Shortly after midday, Barrick issued a rebuttal stating the talks failed after Newmont attempted to renege on key terms around a deal that had been already hammered out. Newmont responded with yet another release saying it did not renege on a deal and strongly disagreed with Barrick’s characterization of events.
The failed talks hit shares of both companies, which have large overlapping operations in Nevada.
Newmont’s stock slid 6.7 percent to $24.67 on the New York Stock Exchange, as many investors do not see Barrick attempting a hostile bid. Barrick shares fell 3.1 percent to $17.33.
Denver-based Newmont slammed Barrick’s outgoing chairman and founder, Peter Munk, and Co-Chair John Thornton, who is now set to succeed Munk at Barrick’s annual shareholder meeting on Wednesday.
“While our team has found your management team’s engagement to be constructive and professional, the same constructive nature cannot be said of our discussions with your Co-Chairman on certain fundamental strategic and structural issues over the past two weeks,” Newmont’s Chairman Vincent Calarco said in a letter to Barrick’s board made public on Monday.
Sources familiar with the situation told Reuters last week that talks had hit a snag around the power-sharing structure at the board level within a new combined entity.
In an interview with the Financial Post last week, Munk said Newmont’s board was not shareholder friendly. In particular, he criticized Newmont for shutting media out of its recent annual meeting, something he said Barrick would not do.
“That’s the kind of people they are, and that’s why it’s so difficult to make a deal,” he said.
A source familiar with the negotiations said Munk’s comments were the last straw for Newmont’s board.
In the letter made public on Monday, Newmont’s Calarco said Munk’s comments indicated a lack of mutual respect or shared values that would be necessary to realize the full potential of a combined entity.
“Our efforts to find consensus have been rejected out of hand repeatedly,” said Calarco, adding that Thornton had refused to budge on some fundamental strategic and structural issues.
Last week, sources had told Reuters that the two sides had agreed to a 14-member board for the new combined entity, with seven from Barrick, five from Newmont and two new nominees. Newmont Chief Executive Officer Gary Goldberg was set to hold that post at the new entity, while Thornton would become non-independent chairman.
Although most aspects of a deal had been hashed out, sources familiar with the deal told Reuters that one of the key sticking points was the balance of power between Thornton and Goldberg.
Thornton was set to be formalized as executive chairman when a deal closed, and in that capacity would have had the power to override Goldberg.
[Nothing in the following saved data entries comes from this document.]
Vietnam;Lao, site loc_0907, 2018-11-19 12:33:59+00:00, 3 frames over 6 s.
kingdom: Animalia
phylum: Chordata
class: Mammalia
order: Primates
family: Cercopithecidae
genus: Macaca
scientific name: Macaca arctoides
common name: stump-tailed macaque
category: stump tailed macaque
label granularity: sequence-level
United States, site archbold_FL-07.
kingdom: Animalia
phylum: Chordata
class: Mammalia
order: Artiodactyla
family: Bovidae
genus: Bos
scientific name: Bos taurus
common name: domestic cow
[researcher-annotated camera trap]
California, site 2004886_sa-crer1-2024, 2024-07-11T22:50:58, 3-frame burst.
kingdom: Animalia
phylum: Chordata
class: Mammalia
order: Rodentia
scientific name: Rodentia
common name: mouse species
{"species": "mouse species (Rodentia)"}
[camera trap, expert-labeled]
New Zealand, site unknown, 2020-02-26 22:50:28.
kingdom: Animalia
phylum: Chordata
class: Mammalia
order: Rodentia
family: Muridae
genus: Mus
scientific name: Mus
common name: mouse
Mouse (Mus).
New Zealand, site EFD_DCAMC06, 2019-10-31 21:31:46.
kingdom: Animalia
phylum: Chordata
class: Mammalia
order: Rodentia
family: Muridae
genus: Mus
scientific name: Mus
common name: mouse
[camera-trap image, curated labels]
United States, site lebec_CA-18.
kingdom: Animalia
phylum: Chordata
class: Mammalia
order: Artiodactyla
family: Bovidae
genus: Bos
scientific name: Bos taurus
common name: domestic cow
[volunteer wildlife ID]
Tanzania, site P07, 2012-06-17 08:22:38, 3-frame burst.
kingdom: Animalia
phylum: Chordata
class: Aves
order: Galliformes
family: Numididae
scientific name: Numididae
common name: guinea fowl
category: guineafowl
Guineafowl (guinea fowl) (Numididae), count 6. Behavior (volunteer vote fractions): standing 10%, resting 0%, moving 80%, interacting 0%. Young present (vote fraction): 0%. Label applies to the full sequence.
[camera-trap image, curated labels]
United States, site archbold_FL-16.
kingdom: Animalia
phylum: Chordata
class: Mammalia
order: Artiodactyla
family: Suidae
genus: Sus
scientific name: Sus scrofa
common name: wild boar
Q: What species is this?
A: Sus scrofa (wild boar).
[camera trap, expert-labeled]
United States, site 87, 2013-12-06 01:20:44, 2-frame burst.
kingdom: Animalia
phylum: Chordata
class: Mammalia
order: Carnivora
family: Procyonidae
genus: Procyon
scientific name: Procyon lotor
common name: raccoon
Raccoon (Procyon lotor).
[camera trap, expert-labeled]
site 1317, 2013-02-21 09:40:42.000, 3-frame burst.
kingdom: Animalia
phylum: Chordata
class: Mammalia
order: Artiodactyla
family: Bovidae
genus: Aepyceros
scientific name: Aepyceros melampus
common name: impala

Sources say Newmont viewed this structure as problematic, while Barrick saw it as fundamental given that it was paying a premium and giving its target the CEO role.
Toronto-based Barrick and rival Newmont have considered merging on numerous occasions over the past two decades. The latest breakdown in talks marks the third time within the last seven years that discussions have fallen apart.
Newmont’s latest rejection appears to leave Barrick with few options to pursue a deal. Legal experts have said a hostile bid for Newmont is unlikely since the company is incorporated in Delaware, a jurisdiction that typically respects a board’s right to reject a bid it does not seem to be in the best interests of its shareholders.
To succeed with a hostile bid, Barrick would probably have to wade into a long, difficult proxy battle to unseat Newmont’s board, a move many view as unlikely.
The end of merger talks also raises questions about the future of Barrick CEO Jamie Sokalsky, who has worked there for more than two decades.
Sources familiar with the situation had told Reuters Sokalsky was stepping aside once a Newmont deal closed and that he had been largely excluded from the merger discussions, which were being driven by Thornton.